RECORDS TO PROCESS:
◇ ◇ ◇ ◇

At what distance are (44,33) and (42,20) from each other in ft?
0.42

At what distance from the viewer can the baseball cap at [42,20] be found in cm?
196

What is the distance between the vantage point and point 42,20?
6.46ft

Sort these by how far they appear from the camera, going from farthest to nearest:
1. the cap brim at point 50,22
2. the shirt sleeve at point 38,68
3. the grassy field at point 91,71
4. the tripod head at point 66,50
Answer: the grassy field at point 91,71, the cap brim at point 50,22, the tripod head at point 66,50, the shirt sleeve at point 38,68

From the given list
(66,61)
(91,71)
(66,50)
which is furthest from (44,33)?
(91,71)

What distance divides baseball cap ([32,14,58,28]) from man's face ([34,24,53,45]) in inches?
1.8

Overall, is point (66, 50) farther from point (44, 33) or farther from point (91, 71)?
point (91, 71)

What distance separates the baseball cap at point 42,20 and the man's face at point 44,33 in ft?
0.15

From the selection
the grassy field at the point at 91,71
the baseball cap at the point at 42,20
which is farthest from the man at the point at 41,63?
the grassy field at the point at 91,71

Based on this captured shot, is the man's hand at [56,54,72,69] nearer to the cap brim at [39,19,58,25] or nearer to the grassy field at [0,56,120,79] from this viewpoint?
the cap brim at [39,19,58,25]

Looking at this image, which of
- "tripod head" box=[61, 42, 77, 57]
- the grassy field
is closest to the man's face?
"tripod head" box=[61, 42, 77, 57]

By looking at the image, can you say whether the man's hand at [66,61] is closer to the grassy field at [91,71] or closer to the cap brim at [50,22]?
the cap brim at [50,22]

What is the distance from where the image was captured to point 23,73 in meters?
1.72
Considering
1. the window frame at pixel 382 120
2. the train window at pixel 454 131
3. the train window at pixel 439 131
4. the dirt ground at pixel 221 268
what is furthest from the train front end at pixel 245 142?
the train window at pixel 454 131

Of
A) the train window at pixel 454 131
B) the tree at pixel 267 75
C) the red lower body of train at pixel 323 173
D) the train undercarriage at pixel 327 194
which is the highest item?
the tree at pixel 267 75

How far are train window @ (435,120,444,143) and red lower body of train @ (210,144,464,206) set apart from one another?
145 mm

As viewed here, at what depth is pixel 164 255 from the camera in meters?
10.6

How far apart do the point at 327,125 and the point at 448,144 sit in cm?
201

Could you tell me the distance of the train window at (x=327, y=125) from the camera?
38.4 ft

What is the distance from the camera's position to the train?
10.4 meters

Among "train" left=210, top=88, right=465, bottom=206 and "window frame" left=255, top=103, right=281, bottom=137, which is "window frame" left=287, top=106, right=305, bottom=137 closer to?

◇ ◇ ◇ ◇

TASK REQUIREMENTS: Rewrite all of the material above as a numbered list, one line per item, with the blank lines dropped.

THE ANSWER:
1. At what distance are (44,33) and (42,20) from each other in ft?
2. 0.42
3. At what distance from the viewer can the baseball cap at [42,20] be found in cm?
4. 196
5. What is the distance between the vantage point and point 42,20?
6. 6.46ft
7. Sort these by how far they appear from the camera, going from farthest to nearest:
8. 1. the cap brim at point 50,22
9. 2. the shirt sleeve at point 38,68
10. 3. the grassy field at point 91,71
11. 4. the tripod head at point 66,50
12. Answer: the grassy field at point 91,71, the cap brim at point 50,22, the tripod head at point 66,50, the shirt sleeve at point 38,68
13. From the given list
14. (66,61)
15. (91,71)
16. (66,50)
17. which is furthest from (44,33)?
18. (91,71)
19. What distance divides baseball cap ([32,14,58,28]) from man's face ([34,24,53,45]) in inches?
20. 1.8
21. Overall, is point (66, 50) farther from point (44, 33) or farther from point (91, 71)?
22. point (91, 71)
23. What distance separates the baseball cap at point 42,20 and the man's face at point 44,33 in ft?
24. 0.15
25. From the selection
26. the grassy field at the point at 91,71
27. the baseball cap at the point at 42,20
28. which is farthest from the man at the point at 41,63?
29. the grassy field at the point at 91,71
30. Based on this captured shot, is the man's hand at [56,54,72,69] nearer to the cap brim at [39,19,58,25] or nearer to the grassy field at [0,56,120,79] from this viewpoint?
31. the cap brim at [39,19,58,25]
32. Looking at this image, which of
33. - "tripod head" box=[61, 42, 77, 57]
34. - the grassy field
35. is closest to the man's face?
36. "tripod head" box=[61, 42, 77, 57]
37. By looking at the image, can you say whether the man's hand at [66,61] is closer to the grassy field at [91,71] or closer to the cap brim at [50,22]?
38. the cap brim at [50,22]
39. What is the distance from where the image was captured to point 23,73 in meters?
40. 1.72
41. Considering
42. 1. the window frame at pixel 382 120
43. 2. the train window at pixel 454 131
44. 3. the train window at pixel 439 131
45. 4. the dirt ground at pixel 221 268
46. what is furthest from the train front end at pixel 245 142?
47. the train window at pixel 454 131
48. Of
49. A) the train window at pixel 454 131
50. B) the tree at pixel 267 75
51. C) the red lower body of train at pixel 323 173
52. D) the train undercarriage at pixel 327 194
53. which is the highest item?
54. the tree at pixel 267 75
55. How far are train window @ (435,120,444,143) and red lower body of train @ (210,144,464,206) set apart from one another?
56. 145 mm
57. As viewed here, at what depth is pixel 164 255 from the camera in meters?
58. 10.6
59. How far apart do the point at 327,125 and the point at 448,144 sit in cm?
60. 201
61. Could you tell me the distance of the train window at (x=327, y=125) from the camera?
62. 38.4 ft
63. What is the distance from the camera's position to the train?
64. 10.4 meters
65. Among "train" left=210, top=88, right=465, bottom=206 and "window frame" left=255, top=103, right=281, bottom=137, which is "window frame" left=287, top=106, right=305, bottom=137 closer to?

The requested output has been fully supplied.